Exactly as they appear, copy the lines of the listing from the one containing "Given the yellow" through the final line, both included, and nothing else.

---- PROVIDED ENTRIES

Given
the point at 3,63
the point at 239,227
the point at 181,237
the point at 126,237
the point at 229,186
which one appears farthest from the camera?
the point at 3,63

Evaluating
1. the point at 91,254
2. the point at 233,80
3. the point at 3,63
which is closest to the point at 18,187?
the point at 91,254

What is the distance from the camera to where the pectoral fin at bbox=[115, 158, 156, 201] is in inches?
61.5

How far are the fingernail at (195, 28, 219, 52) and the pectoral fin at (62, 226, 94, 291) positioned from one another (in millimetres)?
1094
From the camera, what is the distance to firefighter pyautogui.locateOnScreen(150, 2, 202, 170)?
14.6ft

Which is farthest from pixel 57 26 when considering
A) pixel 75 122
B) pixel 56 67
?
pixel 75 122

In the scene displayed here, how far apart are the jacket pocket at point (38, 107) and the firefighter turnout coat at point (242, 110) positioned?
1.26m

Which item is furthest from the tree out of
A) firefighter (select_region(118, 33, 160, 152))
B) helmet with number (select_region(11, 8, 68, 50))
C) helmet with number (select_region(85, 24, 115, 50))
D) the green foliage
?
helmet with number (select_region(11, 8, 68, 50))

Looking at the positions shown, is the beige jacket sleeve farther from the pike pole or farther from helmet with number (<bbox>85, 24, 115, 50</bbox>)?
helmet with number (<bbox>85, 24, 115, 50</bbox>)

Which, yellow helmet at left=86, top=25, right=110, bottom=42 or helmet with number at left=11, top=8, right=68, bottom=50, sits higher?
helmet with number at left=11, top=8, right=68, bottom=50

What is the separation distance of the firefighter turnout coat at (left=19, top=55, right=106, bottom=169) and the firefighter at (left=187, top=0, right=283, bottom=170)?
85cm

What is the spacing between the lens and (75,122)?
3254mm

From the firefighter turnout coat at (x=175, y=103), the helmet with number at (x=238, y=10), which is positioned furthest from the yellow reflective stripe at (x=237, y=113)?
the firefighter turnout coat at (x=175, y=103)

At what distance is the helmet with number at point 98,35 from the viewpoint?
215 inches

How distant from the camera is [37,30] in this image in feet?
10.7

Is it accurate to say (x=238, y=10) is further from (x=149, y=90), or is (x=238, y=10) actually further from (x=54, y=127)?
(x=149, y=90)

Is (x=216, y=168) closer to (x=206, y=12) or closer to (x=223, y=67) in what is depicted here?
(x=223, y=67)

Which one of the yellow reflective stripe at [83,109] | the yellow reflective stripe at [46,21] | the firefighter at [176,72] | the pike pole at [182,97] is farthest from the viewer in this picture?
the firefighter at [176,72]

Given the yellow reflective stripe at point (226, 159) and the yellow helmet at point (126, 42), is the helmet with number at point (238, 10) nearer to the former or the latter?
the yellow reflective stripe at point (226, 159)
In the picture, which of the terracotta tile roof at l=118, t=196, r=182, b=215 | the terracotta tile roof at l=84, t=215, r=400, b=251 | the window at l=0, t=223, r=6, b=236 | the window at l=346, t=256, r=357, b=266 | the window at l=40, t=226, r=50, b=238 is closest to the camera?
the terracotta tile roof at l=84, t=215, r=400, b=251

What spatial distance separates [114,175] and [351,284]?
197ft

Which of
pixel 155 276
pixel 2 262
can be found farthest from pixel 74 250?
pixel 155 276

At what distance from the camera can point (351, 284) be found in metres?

--------

▶ _FULL SOLUTION_
Given the yellow reflective stripe at point (226, 159) and the yellow helmet at point (126, 42), is the helmet with number at point (238, 10) nearer to the former or the latter?
the yellow reflective stripe at point (226, 159)
In the picture, which of the terracotta tile roof at l=118, t=196, r=182, b=215 | the terracotta tile roof at l=84, t=215, r=400, b=251 | the window at l=0, t=223, r=6, b=236 | the window at l=346, t=256, r=357, b=266 | the window at l=40, t=226, r=50, b=238 is closest to the camera?
the terracotta tile roof at l=84, t=215, r=400, b=251

What spatial distance separates [114,175] and [351,284]?
197ft

Which of
pixel 155 276
pixel 2 262
can be found farthest from pixel 74 250?
pixel 155 276

At what distance from the camera can point (351, 284) be found in metres?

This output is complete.